I have a large (5GB) temperature netCDF file. The file is has 4 dimensions: time, pressure level, latitude, longitude.
The dataset has 31 timepoints and I am only interested in 5 pressure levels.
My parameter is temperature t
:
from netCDF4._netCDF4 import Dataset
# Load the dataset
dataset = Dataset(path)
factor = dataset.variables['t']
To extract a 'cube' of temperature data from my factor
variable around a centre cell, I would simply do subsetting, like this:
radius = 5
# +1 because the subsetting does not include last index
lats_bounds = [nearest_latitude_index-radius,nearest_latitude_index+radius + 1]

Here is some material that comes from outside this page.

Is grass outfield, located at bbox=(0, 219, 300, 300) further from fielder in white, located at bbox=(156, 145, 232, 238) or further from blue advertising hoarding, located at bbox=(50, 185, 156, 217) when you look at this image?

lons_bounds = [nearest_longitude_index-radius,nearest_longitude_index+radius +1]
#all timepoints
times_bounds = [0, len(times)]
#just the last 5 pressure levels
pressure_level_bounds = [len(levels)-5, len(levels)]
results = factor[times_bounds[0]:times_bounds[1],pressure_level_bounds[0]:pressure_level_bounds[1], lats_bounds[0]:lats_bounds[1],lons_bounds[0]:lons_bounds[1]]
The problem is that results
will now of type ndarray
with shape (31,5,11,11)
and size 18755
(31*5*11*11) where every index holds just a single value.
I need the values from results
, but for each value, I also need its corresponding timepoint, pressure level, latitude and longitude.
Ideally, I'd like to do subsetting as I have done, but my final result would be an array of tuples... Something like this:
# corresponding timestamp, pressure level, latitude, longitude
# and the temperature value extracted.
final = [
(2342342, 1000, 24.532, 53.531, 277),
(2342342, 1000, 74.453, 26.123, 351),
(2342342, 1000, 80.311, 56,345, 131),
...
]
How can I achieve this?